St. Laurent

Smooth winesTaste: Silky texture with aroma of flowers, stewed berries and spice are followed by flavors of juicy cherry, raspberry, plum and blackberry. Often displays dark chocolate and earthy notes on the finish.

Body: Medium

Tannin: Low to medium

Acidity: Medium to high

Age: Best to drink while young, although oaked examples can age for several years.

Aka: Called Sankt Laurent in Germany and known as Svatovavřinecké in the Czech Republic.


St. Laurent (ZANKT LAU-rent) is a good quality grape variety whose homeland is Austria, although it may actually have originated in France. It gets its name from Saint Laurent’s day on August 10th when the véraison process begins as the grapes start to change color from green to red.

St. Laurent is generally believed to be a seedling of Pinot Noir, with which it shares many characteristics and morphological similarities. Although this relationship is not entirely certain, it does appear to be a cross between Pinot Noir and another grape variety. So far, attempts to identify the other parent have not been successful. Together with Lemberger (Blaufränkisch), St. Laurent is a parent of Zweigelt, Austria’s most planted red grape variety (see Zweigelt entry in the Fruity style).

Despite the fact that St. Laurent is a particularly difficult grape to grow, and yields are low, plantings in Austria have doubled since the turn of this century. This reflects an increased emphasis on quality in Austrian wine and a renewed interest and passion for superior indigenous grape varieties. The standard of Austrian wine and winemaking is now one of the highest in the world and is deserving of a great deal more attention.

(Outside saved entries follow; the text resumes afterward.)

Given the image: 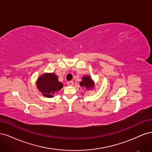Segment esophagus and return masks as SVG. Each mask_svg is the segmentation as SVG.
<instances>
[{
    "label": "esophagus",
    "instance_id": "1",
    "mask_svg": "<svg viewBox=\"0 0 152 152\" xmlns=\"http://www.w3.org/2000/svg\"><path fill=\"white\" fill-rule=\"evenodd\" d=\"M67 84H68V86H73V81H72V80L68 81V82H67Z\"/></svg>",
    "mask_w": 152,
    "mask_h": 152
}]
</instances>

The wines St. Laurent makes can be quite intriguing and delicious, with silky textures and soft tannins. Aromas of flowers, stewed berries and spice are followed by flavors of juicy cherry, raspberry, plum and blackberry with dark chocolate and earthy notes on the finish. Wines produced from old vines can be especially good, displaying more sensuality, minerality and depth of character.

They make an interesting alternative to red Burgundy (made from Pinot Noir). Oak is sometimes used, but contact needs to be light. Some wines can mature in bottle and display additional flavors, but as a rule they are best drunk while young. It is often used for blending with other varieties such as Zweigelt and Pinot Noir.

St. Laurent may be difficult to find, but if you chance upon a bottle don’t miss the opportunity to try this rewarding grape variety.